On the way home, we cut through Boston again. This is less harrowing—usually. Tonight it's a whole different ballgame. First, several people don't seem to understand the whole toll booth thing on the Tobin. There are lane for FastTrack or whatever it's called and there are lane for the rest of us who still have to use cash (three freakin' dollars now).

After this and a merge onto the Zakim bridge. Of course, I get the guy coming up 93 in the slow lane doing 80. Seriously, what the hell is wrong with you if you think that lane is for getting there quicker? I merge and he's suddenly on my ass and he lingers there just so I know he's peeved and then a quick lane change and he's gone.

In the tunnel we get a guy who can't seem to find his lane. The tunnel snakes and as I'm passing he, using my lane as a buffer. Enter Horn Blast #2 and some much choicer words than earlier today. Tine has some censored, choice words, because the whole situation makes her nervous.

After the tunnel, we come upon one of those short travel busses that commute between the airport and a hotel or between Boston and Foxwoods or wherever. It's got those large tinted windows, but we can see they've got a big TV on through the glass.

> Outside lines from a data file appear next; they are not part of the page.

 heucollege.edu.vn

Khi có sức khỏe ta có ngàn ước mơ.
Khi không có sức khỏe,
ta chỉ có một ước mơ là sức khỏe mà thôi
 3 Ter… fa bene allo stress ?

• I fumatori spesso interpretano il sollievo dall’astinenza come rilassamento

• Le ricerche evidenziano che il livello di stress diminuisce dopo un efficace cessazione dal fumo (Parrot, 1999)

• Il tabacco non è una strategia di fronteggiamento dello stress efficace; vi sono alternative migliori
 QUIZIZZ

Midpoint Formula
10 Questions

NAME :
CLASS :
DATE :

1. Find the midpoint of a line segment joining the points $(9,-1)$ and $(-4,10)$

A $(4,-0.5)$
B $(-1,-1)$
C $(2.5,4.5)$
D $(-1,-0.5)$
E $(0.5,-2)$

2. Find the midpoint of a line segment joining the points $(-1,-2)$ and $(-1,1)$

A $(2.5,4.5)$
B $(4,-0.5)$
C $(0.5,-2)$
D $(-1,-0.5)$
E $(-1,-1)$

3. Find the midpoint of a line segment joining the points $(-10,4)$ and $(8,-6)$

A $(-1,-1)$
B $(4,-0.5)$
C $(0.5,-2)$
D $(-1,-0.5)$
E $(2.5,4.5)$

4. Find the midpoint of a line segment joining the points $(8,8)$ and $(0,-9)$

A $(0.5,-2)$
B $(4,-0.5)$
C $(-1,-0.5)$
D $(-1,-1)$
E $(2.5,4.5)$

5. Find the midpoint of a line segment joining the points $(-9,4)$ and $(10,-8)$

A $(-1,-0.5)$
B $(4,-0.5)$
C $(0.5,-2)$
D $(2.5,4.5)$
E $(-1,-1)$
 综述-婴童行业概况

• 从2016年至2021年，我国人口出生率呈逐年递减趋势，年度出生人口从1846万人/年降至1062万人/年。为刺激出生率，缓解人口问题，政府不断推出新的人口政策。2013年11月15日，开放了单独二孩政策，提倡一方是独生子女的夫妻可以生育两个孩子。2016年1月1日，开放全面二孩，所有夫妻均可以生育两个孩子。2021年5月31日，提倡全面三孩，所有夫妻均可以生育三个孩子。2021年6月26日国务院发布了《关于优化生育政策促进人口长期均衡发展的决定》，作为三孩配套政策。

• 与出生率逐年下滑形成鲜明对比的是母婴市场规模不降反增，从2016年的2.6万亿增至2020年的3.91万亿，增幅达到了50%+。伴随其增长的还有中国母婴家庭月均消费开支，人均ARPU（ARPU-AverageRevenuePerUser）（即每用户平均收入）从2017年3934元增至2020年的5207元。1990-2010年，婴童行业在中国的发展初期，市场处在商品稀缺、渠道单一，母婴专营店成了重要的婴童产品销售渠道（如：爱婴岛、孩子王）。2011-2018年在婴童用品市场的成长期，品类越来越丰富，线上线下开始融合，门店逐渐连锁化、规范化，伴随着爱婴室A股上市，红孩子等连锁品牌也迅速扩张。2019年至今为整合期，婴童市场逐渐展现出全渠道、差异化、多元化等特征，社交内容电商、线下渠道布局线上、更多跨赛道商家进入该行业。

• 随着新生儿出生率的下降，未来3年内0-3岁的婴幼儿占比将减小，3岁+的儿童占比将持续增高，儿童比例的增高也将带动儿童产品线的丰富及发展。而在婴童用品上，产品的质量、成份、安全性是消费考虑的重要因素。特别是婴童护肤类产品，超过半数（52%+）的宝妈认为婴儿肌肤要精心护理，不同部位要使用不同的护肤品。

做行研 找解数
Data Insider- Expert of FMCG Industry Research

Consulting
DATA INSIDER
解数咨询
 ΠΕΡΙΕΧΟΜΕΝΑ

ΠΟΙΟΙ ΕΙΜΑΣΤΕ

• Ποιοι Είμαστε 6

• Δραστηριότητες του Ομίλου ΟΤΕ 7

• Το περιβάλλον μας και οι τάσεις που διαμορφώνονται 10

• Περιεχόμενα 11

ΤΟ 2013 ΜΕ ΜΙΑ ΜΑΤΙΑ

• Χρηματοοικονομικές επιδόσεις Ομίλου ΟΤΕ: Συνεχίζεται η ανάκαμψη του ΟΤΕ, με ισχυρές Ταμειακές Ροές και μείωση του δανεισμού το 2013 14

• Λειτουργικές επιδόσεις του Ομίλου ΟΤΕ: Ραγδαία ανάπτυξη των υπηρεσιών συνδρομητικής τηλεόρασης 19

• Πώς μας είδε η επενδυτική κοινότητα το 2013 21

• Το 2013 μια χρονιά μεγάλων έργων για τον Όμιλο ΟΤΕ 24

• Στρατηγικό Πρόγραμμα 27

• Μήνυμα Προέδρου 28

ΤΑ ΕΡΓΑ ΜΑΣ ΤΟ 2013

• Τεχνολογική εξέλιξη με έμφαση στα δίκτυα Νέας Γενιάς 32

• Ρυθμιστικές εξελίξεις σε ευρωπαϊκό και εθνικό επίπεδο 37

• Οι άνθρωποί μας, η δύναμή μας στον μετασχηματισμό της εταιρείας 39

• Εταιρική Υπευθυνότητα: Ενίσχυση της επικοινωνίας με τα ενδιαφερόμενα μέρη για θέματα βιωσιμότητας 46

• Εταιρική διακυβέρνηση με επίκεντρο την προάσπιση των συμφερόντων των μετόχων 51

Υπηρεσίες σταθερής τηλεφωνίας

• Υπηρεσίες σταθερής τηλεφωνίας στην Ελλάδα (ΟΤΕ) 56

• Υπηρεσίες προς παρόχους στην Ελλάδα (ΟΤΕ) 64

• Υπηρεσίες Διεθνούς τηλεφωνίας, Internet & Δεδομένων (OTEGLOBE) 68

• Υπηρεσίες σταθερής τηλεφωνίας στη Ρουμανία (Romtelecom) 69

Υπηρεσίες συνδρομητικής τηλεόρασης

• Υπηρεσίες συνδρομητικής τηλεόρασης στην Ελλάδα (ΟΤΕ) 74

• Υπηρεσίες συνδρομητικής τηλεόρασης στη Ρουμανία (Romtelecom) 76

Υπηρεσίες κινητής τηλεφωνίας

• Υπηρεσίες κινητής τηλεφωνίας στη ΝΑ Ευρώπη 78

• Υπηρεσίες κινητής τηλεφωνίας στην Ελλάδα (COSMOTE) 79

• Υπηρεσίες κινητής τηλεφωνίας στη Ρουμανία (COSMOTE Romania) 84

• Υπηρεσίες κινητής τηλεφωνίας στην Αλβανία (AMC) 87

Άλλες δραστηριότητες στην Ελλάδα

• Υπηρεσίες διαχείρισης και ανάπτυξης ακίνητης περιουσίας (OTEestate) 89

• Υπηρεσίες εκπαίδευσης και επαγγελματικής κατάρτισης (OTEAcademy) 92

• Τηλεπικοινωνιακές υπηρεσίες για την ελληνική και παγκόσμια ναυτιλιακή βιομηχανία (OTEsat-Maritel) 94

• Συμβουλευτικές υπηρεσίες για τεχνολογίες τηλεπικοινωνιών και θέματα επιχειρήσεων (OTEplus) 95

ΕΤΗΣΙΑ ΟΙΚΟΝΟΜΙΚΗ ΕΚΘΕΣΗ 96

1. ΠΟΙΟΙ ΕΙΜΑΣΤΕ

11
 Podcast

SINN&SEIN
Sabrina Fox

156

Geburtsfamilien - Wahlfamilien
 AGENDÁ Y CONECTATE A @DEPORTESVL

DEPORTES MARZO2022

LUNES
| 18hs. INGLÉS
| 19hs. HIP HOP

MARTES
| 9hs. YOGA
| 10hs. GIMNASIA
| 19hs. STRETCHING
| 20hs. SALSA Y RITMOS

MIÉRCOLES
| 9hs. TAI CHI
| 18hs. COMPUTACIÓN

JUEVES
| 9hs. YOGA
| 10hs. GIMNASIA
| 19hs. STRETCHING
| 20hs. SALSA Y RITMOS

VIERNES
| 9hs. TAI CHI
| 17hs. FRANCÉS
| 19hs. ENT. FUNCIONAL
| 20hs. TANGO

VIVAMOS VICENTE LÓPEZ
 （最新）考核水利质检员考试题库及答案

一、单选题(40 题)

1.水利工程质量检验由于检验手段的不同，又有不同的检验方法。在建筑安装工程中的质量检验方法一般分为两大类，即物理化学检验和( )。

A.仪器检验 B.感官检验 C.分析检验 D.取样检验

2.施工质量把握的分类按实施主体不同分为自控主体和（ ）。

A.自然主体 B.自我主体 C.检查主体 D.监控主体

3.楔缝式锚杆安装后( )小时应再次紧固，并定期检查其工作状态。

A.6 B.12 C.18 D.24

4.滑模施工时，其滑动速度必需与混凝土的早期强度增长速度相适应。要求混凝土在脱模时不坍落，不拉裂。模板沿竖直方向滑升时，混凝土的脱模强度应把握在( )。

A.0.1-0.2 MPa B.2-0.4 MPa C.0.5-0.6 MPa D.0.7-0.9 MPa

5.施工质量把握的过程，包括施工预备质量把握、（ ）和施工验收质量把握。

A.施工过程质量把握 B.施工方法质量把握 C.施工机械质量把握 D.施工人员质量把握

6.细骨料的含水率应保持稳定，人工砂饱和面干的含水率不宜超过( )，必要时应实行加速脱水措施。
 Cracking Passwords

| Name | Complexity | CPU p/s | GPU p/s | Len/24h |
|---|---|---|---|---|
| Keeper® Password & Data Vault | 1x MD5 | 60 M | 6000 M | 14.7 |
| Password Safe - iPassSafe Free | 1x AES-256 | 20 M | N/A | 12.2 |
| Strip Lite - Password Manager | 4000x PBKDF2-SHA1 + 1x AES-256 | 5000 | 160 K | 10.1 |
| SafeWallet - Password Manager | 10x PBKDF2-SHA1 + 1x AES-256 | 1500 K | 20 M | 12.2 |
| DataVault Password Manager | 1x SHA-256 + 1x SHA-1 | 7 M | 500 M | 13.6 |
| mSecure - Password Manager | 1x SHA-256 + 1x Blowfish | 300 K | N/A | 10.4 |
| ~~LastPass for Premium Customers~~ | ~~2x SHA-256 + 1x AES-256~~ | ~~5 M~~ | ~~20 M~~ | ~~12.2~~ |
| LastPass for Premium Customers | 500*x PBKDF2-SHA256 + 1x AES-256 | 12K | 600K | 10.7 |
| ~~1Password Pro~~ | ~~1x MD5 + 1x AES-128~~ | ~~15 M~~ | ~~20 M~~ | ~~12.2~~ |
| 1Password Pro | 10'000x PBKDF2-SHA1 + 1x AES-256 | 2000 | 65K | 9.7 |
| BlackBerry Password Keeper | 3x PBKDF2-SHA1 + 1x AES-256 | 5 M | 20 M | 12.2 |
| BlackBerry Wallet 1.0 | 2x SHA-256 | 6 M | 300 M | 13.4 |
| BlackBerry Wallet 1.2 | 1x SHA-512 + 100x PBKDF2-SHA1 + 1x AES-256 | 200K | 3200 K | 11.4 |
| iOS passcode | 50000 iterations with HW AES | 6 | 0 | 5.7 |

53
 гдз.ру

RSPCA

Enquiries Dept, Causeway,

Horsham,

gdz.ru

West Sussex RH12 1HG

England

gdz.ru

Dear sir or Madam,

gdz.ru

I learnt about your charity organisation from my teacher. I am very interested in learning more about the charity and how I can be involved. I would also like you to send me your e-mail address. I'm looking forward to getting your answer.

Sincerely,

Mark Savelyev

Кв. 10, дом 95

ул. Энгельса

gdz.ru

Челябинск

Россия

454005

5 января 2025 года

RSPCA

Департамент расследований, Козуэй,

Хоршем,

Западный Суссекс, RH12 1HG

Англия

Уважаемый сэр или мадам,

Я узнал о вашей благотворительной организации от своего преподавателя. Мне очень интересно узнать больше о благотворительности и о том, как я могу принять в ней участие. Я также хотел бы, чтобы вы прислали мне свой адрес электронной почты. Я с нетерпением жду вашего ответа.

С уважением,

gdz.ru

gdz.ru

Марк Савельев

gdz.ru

As we get closer, I think that it looks like a cooking show. I think I can make out a close up of some hands coming together and moving fast or something. Like they're dealing with food.

I even say something, "Hey, what are they watching?" You know, because it's different, and I'm trying to draw Tine out of being uptight on the highway.

As we close in on the bus and before passing it, I look over and low and behold it's not a cooking show. Through those big windows, we can make it out quite clearly.

It's porn!

It's a close up of a woman masturbating! A real close up. I start laughing—I think because I went out of my way to draw attention to it. I look over and Tine is laughing, but trying to hold it in. I hit the accelerator to get farther away.

At least I was right about the hands.